3

I have the following code that works for most files. The input file (FoundLinks.csv) is a UTF-8 file with one file path per line. It is full paths of files on a particular drive that I need to process.

$inFiles = @()
$inFiles += @(Get-Content -Path "C:\Users\sw_admin\FoundLinks.csv")

foreach ($inFile in $inFiles) {
    Write-Host("Processing: " + $inFile)
    $objFile = Get-ChildItem -LiteralPath $inFile
    New-Object PSObject -Prop @{ 
        FullName = $objFile.FullName
        ModifyTime = $objFile.LastWriteTime
    }
} 

But even though I've used -LiteralPath, it continues to not be able to process files that have a non-breaking space in the file name.

Processing: q:\Executive\CLC\Budget\Co  2018 Budget - TO Bob (GA Prophix).xlsx
Get-ChildItem : Cannot find path 'Q:\Executive\CLC\Budget\Co  2018 Budget - TO Bob (GA Prophix).xlsx'
because it does not exist.
At ListFilesWithModifyTime.ps1:6 char:29
+     $objFile = Get-ChildItem <<<<  -LiteralPath $inFile
    + CategoryInfo          : ObjectNotFound: (Q:\Executive\CL...A Prophix).xlsx:String) [Get-ChildItem], ItemNotFound
   Exception
    + FullyQualifiedErrorId : PathNotFound,Microsoft.PowerShell.Commands.GetChildItemCommand

I know my input file has the non-breaking space in the path because I'm able to open it in Notepad, copy the offending path, paste into Word, and turn on paragraph marks.

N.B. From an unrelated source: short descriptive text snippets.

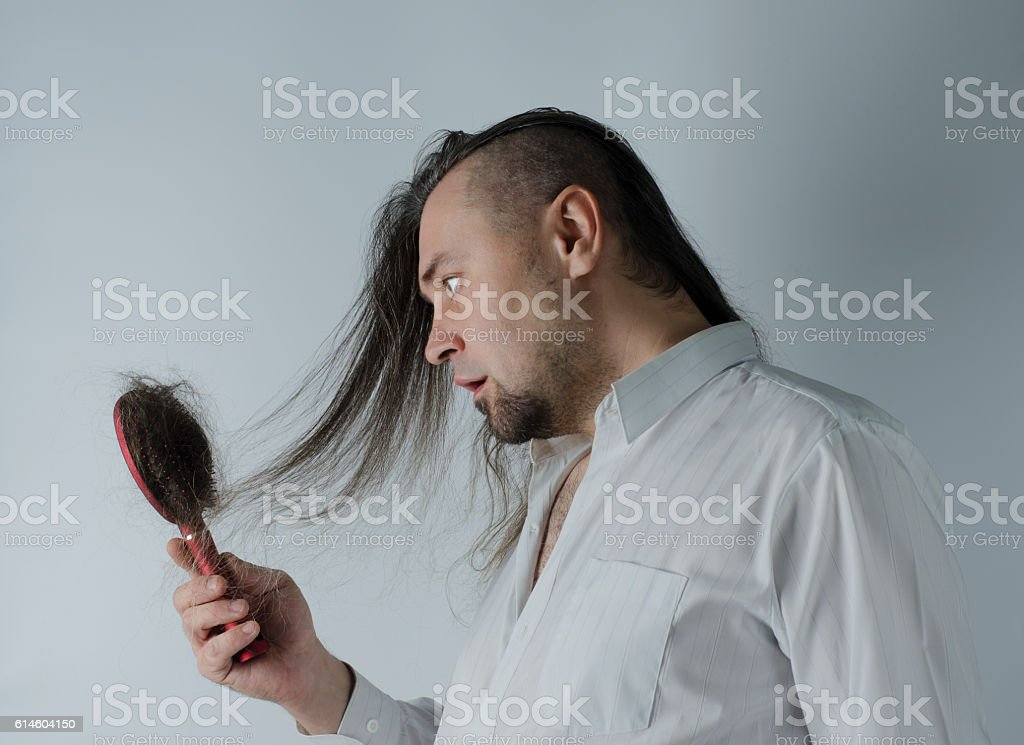 man looking at  hairbrush stock photo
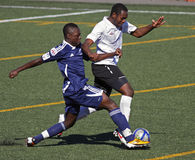 Canada soccer ball ontario quebec. Keishon Alcindor of the Ajax Strikers from Ontario and Michael Mutunda of St-Hubert, Que., battle for the ball in the gold stock images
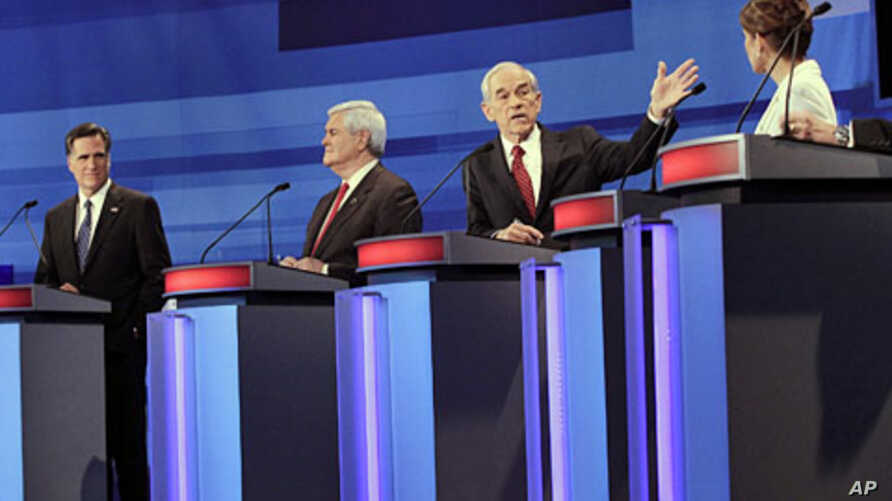 Republican presidential candidates (L-R) former Massachusetts Gov. Mitt Romney, former House Speaker Newt Gingrich, Rep. Ron Paul, and Rep. Michele Bachmann, participate in a Republican presidential debate in Sioux City, Iowa, December 15, 2011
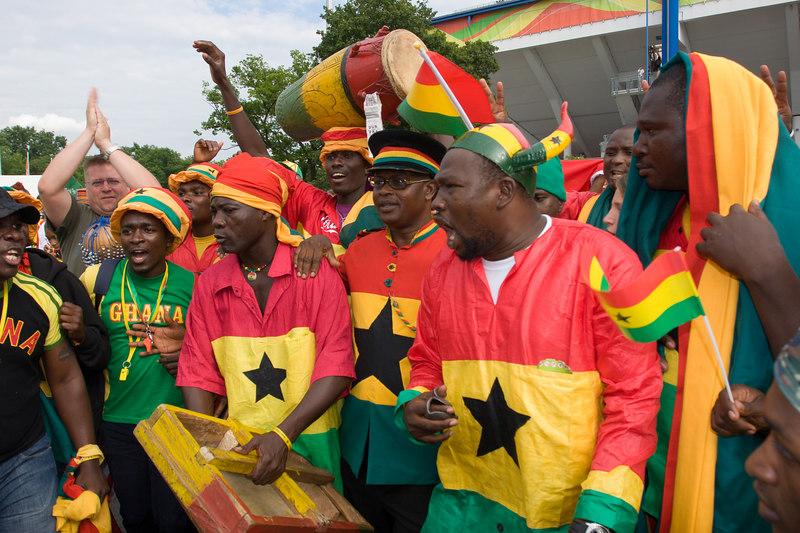 Ghana fans celebrate their victory over the USA at Nürnberg stadium.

It shows a normal space followed by a NBSP just before 2018.

Is PowerShell not reading in the NBSP? Am I passing it wrong to -LiteralPath? I'm at my wit's end. I saw this solution, but in that case they are supplying the path as a literal in the script, so I can't see how I could use that approach.

I've also tried: -Encoding UTF8 parameter on Get-Content, but no difference.

I'm not even sure how I can check $inFile in the code just to confirm if it still contains the NBSP.

Grateful for any help to get unstuck!

Confirmed that $inFile has NBSP

Thank you all! As per @TheMadTechnician, I have updated the code like this, and also reduced my input file to only the one file having a problem.

$inFiles = @()
$inFiles += @(Get-Content -Path "C:\Users\sw_admin\FoundLinks.csv" -Encoding UTF8)

foreach ($inFile in $inFiles) {
    Write-Host("Processing: " + $inFile)

    # list out all chars to confirm it has an NBSP
    $inFile.ToCharArray()|%{"{0} -> {1}" -f $_,[int]$_}

    $objFile = Get-ChildItem -LiteralPath $inFile
    New-Object PSObject -Prop @{ 
        FullName = $objFile.FullName
        ModifyTime = $objFile.LastWriteTime
    }
} 

And so now I can confirm that $inFile in fact still contains the NBSP just as it gets passed to Get-ChildItem. Yet Get-ChildItem says the file does not exist.

More I've tried:

  • Same if I use Get-Item instead of Get-ChildItem
  • Same if I use -Path instead of -LiteralPath
  • Windows explorer and Excel can deal with the file successfully.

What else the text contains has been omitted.